--- START OF DATA ROWS ---

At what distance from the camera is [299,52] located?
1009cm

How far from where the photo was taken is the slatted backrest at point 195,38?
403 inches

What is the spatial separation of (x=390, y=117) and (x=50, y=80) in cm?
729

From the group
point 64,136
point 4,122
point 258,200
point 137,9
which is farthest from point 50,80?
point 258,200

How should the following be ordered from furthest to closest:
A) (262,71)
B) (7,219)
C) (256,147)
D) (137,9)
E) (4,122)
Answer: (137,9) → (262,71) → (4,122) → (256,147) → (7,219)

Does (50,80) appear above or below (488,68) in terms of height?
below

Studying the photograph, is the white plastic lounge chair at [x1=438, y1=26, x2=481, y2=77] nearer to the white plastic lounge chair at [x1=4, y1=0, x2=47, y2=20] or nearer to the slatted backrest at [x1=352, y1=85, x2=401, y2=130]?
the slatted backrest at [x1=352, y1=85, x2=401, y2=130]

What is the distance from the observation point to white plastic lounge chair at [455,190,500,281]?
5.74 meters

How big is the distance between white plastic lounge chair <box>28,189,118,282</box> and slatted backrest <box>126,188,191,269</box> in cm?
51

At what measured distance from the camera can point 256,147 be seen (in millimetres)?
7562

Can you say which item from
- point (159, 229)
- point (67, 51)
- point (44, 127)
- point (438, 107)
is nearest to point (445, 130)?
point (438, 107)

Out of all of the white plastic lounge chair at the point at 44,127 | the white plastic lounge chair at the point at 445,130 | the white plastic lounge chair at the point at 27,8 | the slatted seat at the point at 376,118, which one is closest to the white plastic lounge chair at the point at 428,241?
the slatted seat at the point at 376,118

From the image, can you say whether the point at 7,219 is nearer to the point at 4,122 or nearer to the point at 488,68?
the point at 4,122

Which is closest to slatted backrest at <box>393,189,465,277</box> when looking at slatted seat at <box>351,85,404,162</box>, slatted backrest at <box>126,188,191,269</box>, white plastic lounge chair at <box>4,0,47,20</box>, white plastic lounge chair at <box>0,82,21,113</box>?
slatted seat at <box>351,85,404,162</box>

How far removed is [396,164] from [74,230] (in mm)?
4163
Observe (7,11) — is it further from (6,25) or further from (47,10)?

--- END OF DATA ROWS ---

• WORK TO BE COMPLETED:
Print the entries exactly. Include every one.

• THE RESULT:
At what distance from the camera is [299,52] located?
1009cm

How far from where the photo was taken is the slatted backrest at point 195,38?
403 inches

What is the spatial separation of (x=390, y=117) and (x=50, y=80) in cm?
729

From the group
point 64,136
point 4,122
point 258,200
point 137,9
which is farthest from point 50,80?
point 258,200

How should the following be ordered from furthest to closest:
A) (262,71)
B) (7,219)
C) (256,147)
D) (137,9)
E) (4,122)
Answer: (137,9) → (262,71) → (4,122) → (256,147) → (7,219)

Does (50,80) appear above or below (488,68) in terms of height?
below

Studying the photograph, is the white plastic lounge chair at [x1=438, y1=26, x2=481, y2=77] nearer to the white plastic lounge chair at [x1=4, y1=0, x2=47, y2=20] or nearer to the slatted backrest at [x1=352, y1=85, x2=401, y2=130]?
the slatted backrest at [x1=352, y1=85, x2=401, y2=130]

What is the distance from the observation point to white plastic lounge chair at [455,190,500,281]?
5.74 meters

How big is the distance between white plastic lounge chair <box>28,189,118,282</box> and slatted backrest <box>126,188,191,269</box> in cm?
51

At what measured distance from the camera can point 256,147 be seen (in millimetres)?
7562

Can you say which item from
- point (159, 229)
- point (67, 51)
- point (44, 127)
- point (438, 107)
is nearest to point (445, 130)?
point (438, 107)

Out of all of the white plastic lounge chair at the point at 44,127 | the white plastic lounge chair at the point at 445,130 | the white plastic lounge chair at the point at 27,8 | the slatted seat at the point at 376,118, which one is closest to the white plastic lounge chair at the point at 428,241?
the slatted seat at the point at 376,118

From the image, can you say whether the point at 7,219 is nearer to the point at 4,122 or nearer to the point at 488,68?
the point at 4,122

Which is closest to slatted backrest at <box>393,189,465,277</box> when looking at slatted seat at <box>351,85,404,162</box>, slatted backrest at <box>126,188,191,269</box>, white plastic lounge chair at <box>4,0,47,20</box>, white plastic lounge chair at <box>0,82,21,113</box>?
slatted seat at <box>351,85,404,162</box>

How far removed is [396,164] from [74,230] (in mm)?
4163
Observe (7,11) — is it further from (6,25) or further from (47,10)?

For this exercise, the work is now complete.